- **EXCERPTED PASSAGE**
◇ ◇ ◇ ◇
Happiness or Holiness?

Apostles Anglican Church
Fr. John A. Roop

Eve of Thanksgiving 2023
(Deut 8/Ps 65:1-8/James 1:1-17/Matt 6:25-33)

Collect for Thanksgiving
Most merciful Father, we humbly thank you for all your gifts so freely bestowed upon us: for life and health and safety, for strength to work and leisure to rest, for all that is beautiful in creation and in human life; but above all we thank you for our spiritual mercies in Christ Jesus our Lord; who with you and the Holy Spirit lives and reigns, one God, for ever and ever. Amen.

17 Every good gift and every perfect gift is from above, coming down from the Father of lights, with whom there is no variation or shadow due to change (James 1:17).

In the name of the Father, and of the Son, and of the Holy Spirit. Amen.

Just in case you haven’t looked at your calendar recently, let me remind you that tomorrow is a holiday; it is the Eve of Black Friday, the Great Vigil of Christmas Shopping Season, sometimes known also, I understand, as Thanksgiving Day.

I’m not really as cynical about the day as that made me sound; I like Thanksgiving even if its observance sometimes seems a little off. It is good that our secular government acknowledges the human duty, right, and need to be thankful. It’s at least an implicit recognition that Someone has blessed us — God sneaking in through the back door of a government holiday. It may not be explicitly the God of Abraham, Isaac, and Jacob, the God perfectly revealed in Jesus Christ, but it is at least “Nature’s God,” the Creator who has endowed all men with the unalienable rights of life, liberty, and the pursuit of happiness. And — pardon the double negative — that’s not nothing.
◇ ◇ ◇ ◇
- **SOURCE EXCERPT**
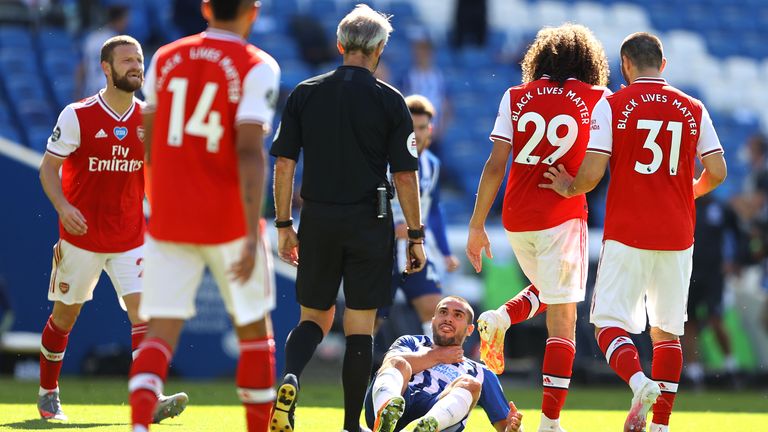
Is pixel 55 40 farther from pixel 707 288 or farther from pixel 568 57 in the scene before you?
◇ ◇ ◇ ◇
- **SHORT TASK 1**
Write out the stretch of the Thanksgiving sermon from "17 Every good" through "change (James 1:17).".
- **SHORT TASK 2**
Turn the paragraph of the Thanksgiving sermon beginning "I’m not really as cynical about the day" into a short bulleted list that keeps its main points.

- **TASK SOLUTION 1**
17 Every good gift and every perfect gift is from above, coming down from the Father of lights, with whom there is no variation or shadow due to change (James 1:17).

- **TASK SOLUTION 2**
- The speaker is less cynical about Thanksgiving than the opening made it sound and likes the holiday, even if its observance sometimes seems a little off.
- It is good that a secular government acknowledges the human duty, right, and need to be thankful.
- The holiday at least implicitly recognizes that Someone has blessed us, with God sneaking in through the back door of a government holiday.
- This may not be explicitly the God revealed in Jesus Christ. It is at least "Nature's God," the Creator who gave all men the unalienable rights of life, liberty, and the pursuit of happiness.
- That is "not nothing."